● **AIM OF THE TASK**: The records that follow must be repeated verbatim, every one of them.

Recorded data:
########

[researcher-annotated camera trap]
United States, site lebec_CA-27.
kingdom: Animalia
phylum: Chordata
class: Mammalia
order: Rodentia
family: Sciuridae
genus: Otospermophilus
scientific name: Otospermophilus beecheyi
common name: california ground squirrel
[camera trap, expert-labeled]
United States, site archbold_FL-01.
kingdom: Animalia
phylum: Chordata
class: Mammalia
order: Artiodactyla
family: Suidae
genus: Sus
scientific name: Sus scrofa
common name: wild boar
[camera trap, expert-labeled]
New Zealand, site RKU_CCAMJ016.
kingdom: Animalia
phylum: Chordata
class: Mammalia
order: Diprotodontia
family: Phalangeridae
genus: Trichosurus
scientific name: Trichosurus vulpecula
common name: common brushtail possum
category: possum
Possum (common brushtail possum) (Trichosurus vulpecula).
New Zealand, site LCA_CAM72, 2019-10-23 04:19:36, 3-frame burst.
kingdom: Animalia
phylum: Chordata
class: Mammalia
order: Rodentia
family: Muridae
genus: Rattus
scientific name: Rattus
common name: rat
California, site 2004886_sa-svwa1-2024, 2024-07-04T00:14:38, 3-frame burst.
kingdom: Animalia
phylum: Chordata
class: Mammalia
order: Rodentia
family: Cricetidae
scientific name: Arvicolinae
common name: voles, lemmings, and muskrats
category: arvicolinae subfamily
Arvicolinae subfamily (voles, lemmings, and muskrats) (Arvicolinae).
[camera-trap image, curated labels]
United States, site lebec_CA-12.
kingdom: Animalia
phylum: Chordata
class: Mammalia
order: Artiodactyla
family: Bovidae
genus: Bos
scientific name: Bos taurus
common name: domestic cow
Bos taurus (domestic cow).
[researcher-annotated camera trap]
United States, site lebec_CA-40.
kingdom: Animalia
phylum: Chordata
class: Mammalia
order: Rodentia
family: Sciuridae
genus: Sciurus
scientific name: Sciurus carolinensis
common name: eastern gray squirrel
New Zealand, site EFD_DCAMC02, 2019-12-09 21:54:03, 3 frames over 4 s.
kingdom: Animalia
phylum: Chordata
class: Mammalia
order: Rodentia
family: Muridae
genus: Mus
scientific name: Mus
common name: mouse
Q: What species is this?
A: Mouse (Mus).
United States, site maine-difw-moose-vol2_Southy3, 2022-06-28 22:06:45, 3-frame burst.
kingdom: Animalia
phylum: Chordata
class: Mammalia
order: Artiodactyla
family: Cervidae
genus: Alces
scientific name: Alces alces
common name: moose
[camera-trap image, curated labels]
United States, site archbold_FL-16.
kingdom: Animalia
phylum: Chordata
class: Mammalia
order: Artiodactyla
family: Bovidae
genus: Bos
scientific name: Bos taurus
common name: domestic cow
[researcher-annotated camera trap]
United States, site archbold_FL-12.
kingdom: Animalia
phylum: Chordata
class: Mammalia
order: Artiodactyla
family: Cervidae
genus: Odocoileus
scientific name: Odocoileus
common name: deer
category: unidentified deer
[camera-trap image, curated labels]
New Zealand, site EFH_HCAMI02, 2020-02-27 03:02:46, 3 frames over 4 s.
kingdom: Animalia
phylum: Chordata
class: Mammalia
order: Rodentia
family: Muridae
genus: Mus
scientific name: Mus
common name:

########

● **RESPONSE TO THE TASK**:
[researcher-annotated camera trap]
United States, site lebec_CA-27.
kingdom: Animalia
phylum: Chordata
class: Mammalia
order: Rodentia
family: Sciuridae
genus: Otospermophilus
scientific name: Otospermophilus beecheyi
common name: california ground squirrel
[camera trap, expert-labeled]
United States, site archbold_FL-01.
kingdom: Animalia
phylum: Chordata
class: Mammalia
order: Artiodactyla
family: Suidae
genus: Sus
scientific name: Sus scrofa
common name: wild boar
[camera trap, expert-labeled]
New Zealand, site RKU_CCAMJ016.
kingdom: Animalia
phylum: Chordata
class: Mammalia
order: Diprotodontia
family: Phalangeridae
genus: Trichosurus
scientific name: Trichosurus vulpecula
common name: common brushtail possum
category: possum
Possum (common brushtail possum) (Trichosurus vulpecula).
New Zealand, site LCA_CAM72, 2019-10-23 04:19:36, 3-frame burst.
kingdom: Animalia
phylum: Chordata
class: Mammalia
order: Rodentia
family: Muridae
genus: Rattus
scientific name: Rattus
common name: rat
California, site 2004886_sa-svwa1-2024, 2024-07-04T00:14:38, 3-frame burst.
kingdom: Animalia
phylum: Chordata
class: Mammalia
order: Rodentia
family: Cricetidae
scientific name: Arvicolinae
common name: voles, lemmings, and muskrats
category: arvicolinae subfamily
Arvicolinae subfamily (voles, lemmings, and muskrats) (Arvicolinae).
[camera-trap image, curated labels]
United States, site lebec_CA-12.
kingdom: Animalia
phylum: Chordata
class: Mammalia
order: Artiodactyla
family: Bovidae
genus: Bos
scientific name: Bos taurus
common name: domestic cow
Bos taurus (domestic cow).
[researcher-annotated camera trap]
United States, site lebec_CA-40.
kingdom: Animalia
phylum: Chordata
class: Mammalia
order: Rodentia
family: Sciuridae
genus: Sciurus
scientific name: Sciurus carolinensis
common name: eastern gray squirrel
New Zealand, site EFD_DCAMC02, 2019-12-09 21:54:03, 3 frames over 4 s.
kingdom: Animalia
phylum: Chordata
class: Mammalia
order: Rodentia
family: Muridae
genus: Mus
scientific name: Mus
common name: mouse
Q: What species is this?
A: Mouse (Mus).
United States, site maine-difw-moose-vol2_Southy3, 2022-06-28 22:06:45, 3-frame burst.
kingdom: Animalia
phylum: Chordata
class: Mammalia
order: Artiodactyla
family: Cervidae
genus: Alces
scientific name: Alces alces
common name: moose
[camera-trap image, curated labels]
United States, site archbold_FL-16.
kingdom: Animalia
phylum: Chordata
class: Mammalia
order: Artiodactyla
family: Bovidae
genus: Bos
scientific name: Bos taurus
common name: domestic cow
[researcher-annotated camera trap]
United States, site archbold_FL-12.
kingdom: Animalia
phylum: Chordata
class: Mammalia
order: Artiodactyla
family: Cervidae
genus: Odocoileus
scientific name: Odocoileus
common name: deer
category: unidentified deer
[camera-trap image, curated labels]
New Zealand, site EFH_HCAMI02, 2020-02-27 03:02:46, 3 frames over 4 s.
kingdom: Animalia
phylum: Chordata
class: Mammalia
order: Rodentia
family: Muridae
genus: Mus
scientific name: Mus
common name:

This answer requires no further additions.